▶ SELECTED PASSAGE
-- -- --
Good luck with the assessment and interview Chester!


----------



## chestershepherd (Sep 9, 2009)

Emmal31 said:


> Hi chestershepherd,
> 
> Sounds like a nightmare must have been a shock to be diagnosed with type 1 at your age (i'm not saying your old in any way!) It's a shame that in this day and age that something like diabetes affects what jobs you can have especially if you love your job. Surely though if they can't keep you on as a train driver they have an obligation to find you another position within the company? have you thought about legal advice because I think it's discusting that you'll just be got rid of because of your medical condition. Good lucky anyway I hope you get it sorted out.
> 
> Emma


Thanks for your reply and comments it nice that sites like this exist to chat to others with diabetes and share comments and stories.Yes they do have another obligation to find me another job but at the moment there are no vacancies in my area and one driver they gave him train cleaning job . The job itself is fine its the salary reduction of 24k whish has hit . My mortgage is 900 a month brought my flat 2 years ago so in negative equity now rented for 7 years and then thought must get a place whilst i can still afford one and then bang lol.
And still confused if I am really type or type 2 as was orginally diagnosed type 1 aug 2008 then in dec 2009 they said I was type 2  and in hindsight they had misdiagnosed me and put on metformin and my levels where fine hbac1 was 5.7.Then I was having various helath problems and my levels raised to 14.3 so consultant said i was type 1 not type 2 and put back onto insulin again.


----------



## chestershepherd (Sep 9, 2009)

Northerner said:


> Good luck with the assessment and interview Chester!


Thanks very much wil keep you all updated


----------



## sofaraway (Sep 9, 2009)

chestershepherd said:


> And still confused if I am really type or type 2 as was orginally diagnosed type 1 aug 2008 then in dec 2009 they said I was type 2  and in hindsight they had misdiagnosed me and put on metformin and my levels where fine hbac1 was 5.7.Then I was having various helath problems and my levels raised to 14.3 so consultant said i was type 1 not type 2 and put back onto insulin again.



If they is question over your diagnosis have you had antibody testing and c-peptide? If not then I think it's worth doing as the impact is very significant on your life.


----------



## Copepod (Sep 9, 2009)

It's more likely being on insulin or not than the diagnosis that's the deciding factor, but still worth asking for differential diagnosis if it could mean keeping your job.


----------



## chestershepherd (Sep 9, 2009)

No not heard of that test before but defo worth having done if there is a chance I could save my job and career thanks for that info


----------



## sofaraway (Sep 9, 2009)

If it comes back that you have antibodies then that means you have type 1 and need insulin. if the c-peptide comes back low then that indicates you produce low levels of insulin and are more likely type 1. It's worth testing for because if there is a chance you are type 2 and could manage on something like byetta then they might accept you to continue driving. Might even be that you are a type 2 but still require insulin treatment. So don't want to get your hopes up, but I think you need all the information so that decisions can be made. best of luck to you.


----------



## NiVZ (Sep 10, 2009)

Hello,

Found this article from 2002.  It speaks more about American cases, but highlights the 'blanket discrimination' and how some people have challenged this and asked to be considered as an individual case.
-- -- --
▶ SET OF TASKS
A: List every diabetes medication named in the diabetes forum thread.
B: Please carry the diabetes forum thread forward, picking up right after its final sentence.

▶ DATA PROVIDED
-- -- --
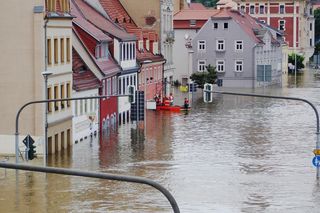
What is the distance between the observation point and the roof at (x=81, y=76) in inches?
2069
-- -- --
▶ ANSWERS TO THE TASKS
A: metformin, insulin, byetta

B:
[link]http://www.diabeteshealth.com/read/2002/10/01/3736/are-people-with-diabetes-treated-like-criminals/[/link]

NiVZ


----------



## chestershepherd (Sep 10, 2009)

NiVZ said:


> Hello,
> 
> Found this article from 2002.  It speaks more about American cases, but highlights the 'blanket discrimination' and how some people have challenged this and asked to be considered as an individual case.
> 
> ...


ok thats great thanks for taking the time to search for that will check it out


----------



## Copepod (Oct 1, 2009)

I'm really sorry you'll loose the train driving, but hope you can stay working for railways. I'm really pleased that my current job involves semi-regular (5 or 6 times per month) commuting a 12 minute train ride, using my bike for 3/4 mile at one end and 1.5 miles at other end, which is so much quicker, easier and more enjoyable than driving 20 miles each way. I don't need ticket office for these journeys, but prefer to use the advantage of ticket office staff knowledge for anything out of the ordinary eg holiday to north of Scotland last summer, with several stop-offs. So, hope you get some interesting journeys t oplan / sell tickets for!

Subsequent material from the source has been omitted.